The auditorium darkened. The music began and a small light appeared at the front of the room; then more. Students on stage danced and waved lanterns on ropes for an impressive musical light show to kick off the 2016 SpartaHack hackathon.
Students came from all over the world to attend this hackathon on the East Lansing campus. Over 200 universities were represented among the applicants. In addition to a number of international students studying on American campus, I met students who traveled to the hackathon from India, Russia, Germany, and the Philippines.
My colleague Brian Sherwin arrived in East Lansing the day before the hackathon to host an Azure workshop for 30 students - showing them how to use the cloud platform to enhance their applications. Ann Lergaard joined us a day later and we did our best to answer student questions and help them build better projects. Late Friday night, I delivered a tech talk showing off some of the services available in Azure.
Microsoft offered a prize for the best hack using our technology. It was won be 2 students who built an application that allowed users to take a photo of text with their iPhone and, in response to voice commands, read back any part of that text. The project combined Microsoft's Project Oxford OCR API with an Amazon Echo and its Alexa platform, an iPhone app, and a Firebase database.
A couple other cool hacks were:
- ValU, an app that used Microsoft Excel to analyze historical stock price data using Excel VBA scripts.
- Spartifai, which modified a driver, allowing a Kinect device to be used with a MacBook.

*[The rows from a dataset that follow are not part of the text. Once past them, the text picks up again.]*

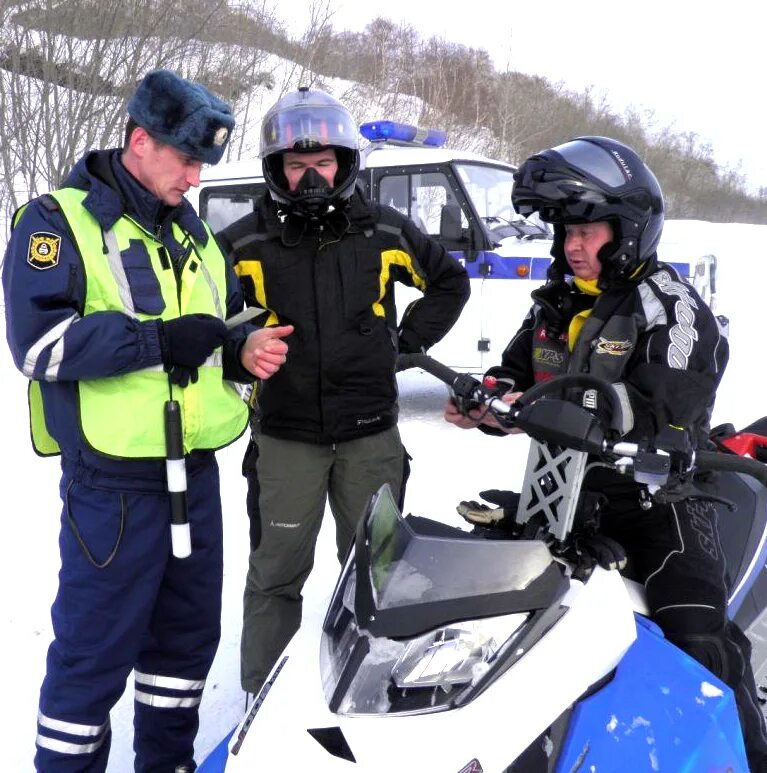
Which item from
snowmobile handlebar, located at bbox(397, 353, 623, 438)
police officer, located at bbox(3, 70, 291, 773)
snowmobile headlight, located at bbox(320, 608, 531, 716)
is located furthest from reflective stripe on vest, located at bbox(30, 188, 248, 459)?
snowmobile headlight, located at bbox(320, 608, 531, 716)

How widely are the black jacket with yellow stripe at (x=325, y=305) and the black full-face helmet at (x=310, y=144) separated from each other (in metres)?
0.08

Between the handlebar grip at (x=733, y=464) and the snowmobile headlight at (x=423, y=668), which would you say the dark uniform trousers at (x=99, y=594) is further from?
the handlebar grip at (x=733, y=464)

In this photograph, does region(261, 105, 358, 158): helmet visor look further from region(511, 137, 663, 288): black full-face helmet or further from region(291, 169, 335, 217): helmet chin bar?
region(511, 137, 663, 288): black full-face helmet

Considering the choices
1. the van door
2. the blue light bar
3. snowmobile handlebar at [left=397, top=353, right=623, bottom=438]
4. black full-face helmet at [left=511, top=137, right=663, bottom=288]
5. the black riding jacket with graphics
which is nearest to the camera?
snowmobile handlebar at [left=397, top=353, right=623, bottom=438]

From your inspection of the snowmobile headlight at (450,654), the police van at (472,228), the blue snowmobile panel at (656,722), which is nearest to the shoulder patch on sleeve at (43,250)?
the snowmobile headlight at (450,654)

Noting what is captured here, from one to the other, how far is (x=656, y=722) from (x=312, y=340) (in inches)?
61.5

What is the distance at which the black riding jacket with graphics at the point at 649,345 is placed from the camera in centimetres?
179

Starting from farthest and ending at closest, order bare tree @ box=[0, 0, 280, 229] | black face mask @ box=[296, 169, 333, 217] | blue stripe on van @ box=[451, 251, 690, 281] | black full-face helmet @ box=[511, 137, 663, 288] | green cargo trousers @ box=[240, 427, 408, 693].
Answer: bare tree @ box=[0, 0, 280, 229] < blue stripe on van @ box=[451, 251, 690, 281] < green cargo trousers @ box=[240, 427, 408, 693] < black face mask @ box=[296, 169, 333, 217] < black full-face helmet @ box=[511, 137, 663, 288]

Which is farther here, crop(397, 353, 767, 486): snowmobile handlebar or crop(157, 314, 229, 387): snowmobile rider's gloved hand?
crop(157, 314, 229, 387): snowmobile rider's gloved hand

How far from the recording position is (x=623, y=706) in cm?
140

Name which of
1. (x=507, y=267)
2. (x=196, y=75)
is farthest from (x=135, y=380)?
(x=196, y=75)

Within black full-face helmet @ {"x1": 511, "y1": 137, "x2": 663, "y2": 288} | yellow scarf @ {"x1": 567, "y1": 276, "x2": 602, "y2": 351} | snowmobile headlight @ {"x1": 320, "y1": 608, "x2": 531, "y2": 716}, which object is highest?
black full-face helmet @ {"x1": 511, "y1": 137, "x2": 663, "y2": 288}

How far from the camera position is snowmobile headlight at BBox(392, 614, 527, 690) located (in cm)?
131

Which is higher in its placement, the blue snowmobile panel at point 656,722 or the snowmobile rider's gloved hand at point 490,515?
the snowmobile rider's gloved hand at point 490,515
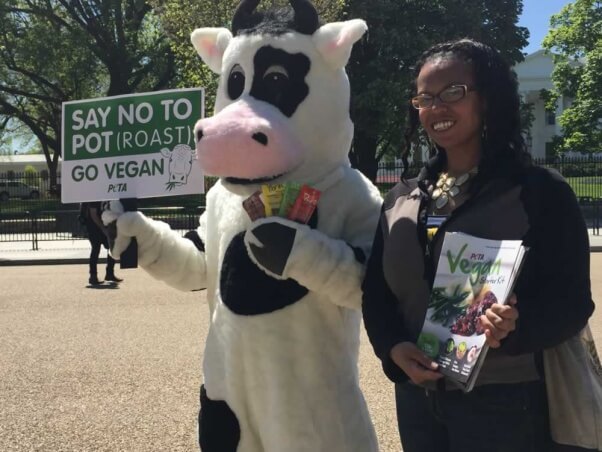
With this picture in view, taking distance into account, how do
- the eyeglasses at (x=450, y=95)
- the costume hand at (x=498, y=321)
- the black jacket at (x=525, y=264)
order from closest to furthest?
the costume hand at (x=498, y=321), the black jacket at (x=525, y=264), the eyeglasses at (x=450, y=95)

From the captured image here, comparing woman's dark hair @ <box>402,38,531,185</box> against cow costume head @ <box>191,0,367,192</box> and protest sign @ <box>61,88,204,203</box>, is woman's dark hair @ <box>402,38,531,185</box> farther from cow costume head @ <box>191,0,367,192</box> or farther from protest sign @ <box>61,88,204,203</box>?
protest sign @ <box>61,88,204,203</box>

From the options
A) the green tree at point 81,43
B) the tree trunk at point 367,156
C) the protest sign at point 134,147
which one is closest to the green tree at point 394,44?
the tree trunk at point 367,156

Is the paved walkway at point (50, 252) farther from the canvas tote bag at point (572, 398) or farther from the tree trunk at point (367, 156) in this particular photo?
the canvas tote bag at point (572, 398)

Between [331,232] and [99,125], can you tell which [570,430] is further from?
[99,125]

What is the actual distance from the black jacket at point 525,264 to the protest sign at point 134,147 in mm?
972

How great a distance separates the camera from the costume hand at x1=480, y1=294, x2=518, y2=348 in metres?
1.60

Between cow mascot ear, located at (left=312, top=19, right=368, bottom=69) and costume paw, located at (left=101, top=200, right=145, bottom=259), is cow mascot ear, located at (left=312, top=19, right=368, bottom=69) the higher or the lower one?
the higher one

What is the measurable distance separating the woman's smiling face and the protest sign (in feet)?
3.18

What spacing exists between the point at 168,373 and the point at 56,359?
1167 millimetres

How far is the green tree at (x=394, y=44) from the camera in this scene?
18141 millimetres

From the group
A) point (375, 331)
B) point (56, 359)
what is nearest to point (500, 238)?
point (375, 331)

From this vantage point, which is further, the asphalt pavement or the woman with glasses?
the asphalt pavement

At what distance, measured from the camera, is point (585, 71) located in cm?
2547

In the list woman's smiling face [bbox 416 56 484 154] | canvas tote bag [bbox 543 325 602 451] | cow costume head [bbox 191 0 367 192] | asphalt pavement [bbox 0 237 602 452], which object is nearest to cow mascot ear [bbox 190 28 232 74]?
cow costume head [bbox 191 0 367 192]
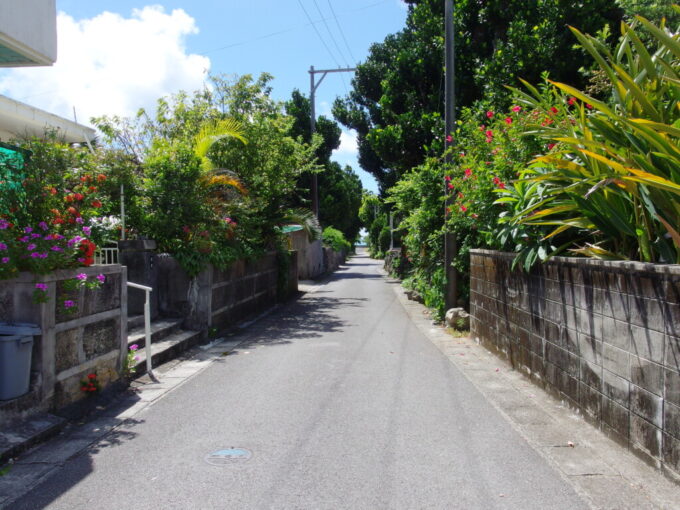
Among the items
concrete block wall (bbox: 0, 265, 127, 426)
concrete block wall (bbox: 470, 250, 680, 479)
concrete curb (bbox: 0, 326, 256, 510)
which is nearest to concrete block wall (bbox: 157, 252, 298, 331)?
concrete curb (bbox: 0, 326, 256, 510)

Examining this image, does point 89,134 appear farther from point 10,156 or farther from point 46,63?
point 10,156

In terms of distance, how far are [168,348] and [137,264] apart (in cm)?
195

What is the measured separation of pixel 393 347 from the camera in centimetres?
905

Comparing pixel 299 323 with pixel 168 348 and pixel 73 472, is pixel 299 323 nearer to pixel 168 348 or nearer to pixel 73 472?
pixel 168 348

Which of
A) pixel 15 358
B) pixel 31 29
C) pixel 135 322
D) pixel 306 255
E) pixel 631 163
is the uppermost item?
pixel 31 29

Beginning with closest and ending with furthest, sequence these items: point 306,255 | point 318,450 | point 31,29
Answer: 1. point 318,450
2. point 31,29
3. point 306,255

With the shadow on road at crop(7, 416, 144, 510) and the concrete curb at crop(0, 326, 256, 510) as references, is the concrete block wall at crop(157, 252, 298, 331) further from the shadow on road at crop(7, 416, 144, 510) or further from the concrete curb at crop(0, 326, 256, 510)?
the shadow on road at crop(7, 416, 144, 510)

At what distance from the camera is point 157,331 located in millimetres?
8383

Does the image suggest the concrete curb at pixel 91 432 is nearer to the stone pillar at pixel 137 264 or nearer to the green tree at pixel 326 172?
the stone pillar at pixel 137 264

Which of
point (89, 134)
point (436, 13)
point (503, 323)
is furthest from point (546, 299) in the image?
point (436, 13)

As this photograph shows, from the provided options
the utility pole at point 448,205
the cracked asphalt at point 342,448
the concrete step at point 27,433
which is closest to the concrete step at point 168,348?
the cracked asphalt at point 342,448

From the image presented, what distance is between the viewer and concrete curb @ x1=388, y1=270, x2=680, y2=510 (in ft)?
11.5

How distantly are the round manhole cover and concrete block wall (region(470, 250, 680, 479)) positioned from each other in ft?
9.69

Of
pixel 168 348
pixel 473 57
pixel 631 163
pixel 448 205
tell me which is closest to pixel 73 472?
pixel 168 348
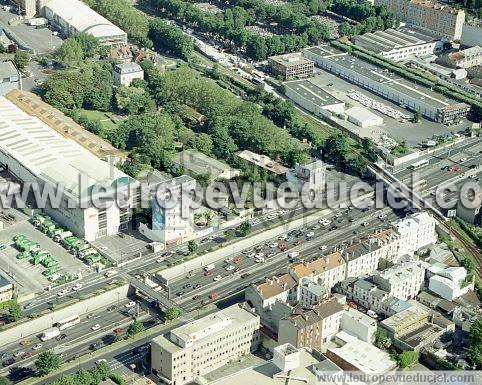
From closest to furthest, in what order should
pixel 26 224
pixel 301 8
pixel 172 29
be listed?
pixel 26 224 < pixel 172 29 < pixel 301 8

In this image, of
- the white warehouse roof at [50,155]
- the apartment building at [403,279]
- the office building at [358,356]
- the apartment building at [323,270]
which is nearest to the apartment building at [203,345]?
the office building at [358,356]

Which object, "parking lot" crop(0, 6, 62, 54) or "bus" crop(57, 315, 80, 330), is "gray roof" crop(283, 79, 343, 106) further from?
"bus" crop(57, 315, 80, 330)

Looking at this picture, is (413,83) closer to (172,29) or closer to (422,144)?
(422,144)

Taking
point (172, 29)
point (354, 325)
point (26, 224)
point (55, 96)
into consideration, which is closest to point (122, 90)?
point (55, 96)

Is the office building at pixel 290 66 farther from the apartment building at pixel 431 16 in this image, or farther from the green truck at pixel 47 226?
the green truck at pixel 47 226

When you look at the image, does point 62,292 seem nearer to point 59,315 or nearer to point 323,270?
point 59,315

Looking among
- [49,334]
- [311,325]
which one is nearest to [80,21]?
[49,334]

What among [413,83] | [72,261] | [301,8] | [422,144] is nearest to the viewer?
[72,261]
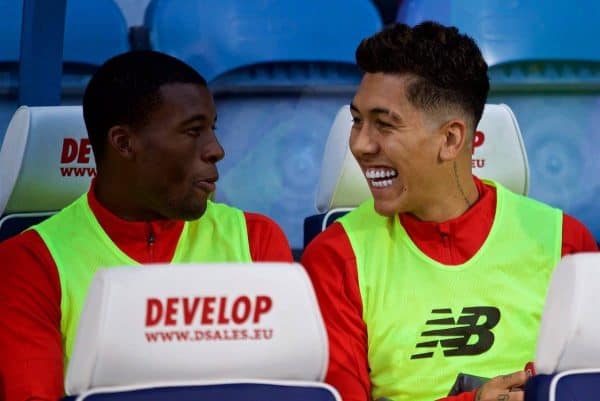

A hackathon is an event at which students and others come together and build software and/or hardware projects in small teams over the course of a couple days. I attend a lot of hackathons and SpartaHack was one of the better organized that I've seen. Over 500 students spent the weekend building a wide variety of impressive projects - often with technology they had not touched prior to that weekend. The organizers also did a great job of providing fun activities beyond just hacking. A jazz band and a rock band each performed a set for students to enjoy during a break; a Super Smash Brothers tournament was scheduled; and a Blind Coding Contest challenged students to write code without compiling or testing to see if it would run correctly the first time in front of an audience.
As sponsors of the event, we tried to provide some fun as well. We gave away prizes for building a snowman and for tweeting about open source technology. We also provided some loaner hardware for students; and we spent a lot of time mentoring students, which resulted in a lack of sleep this weekend.
The MSU campus has changed a great deal since I earned my undergraduate degree there decades ago. It has even changed since my son graduated from there 4 years ago. But it still felt like a homecoming for me.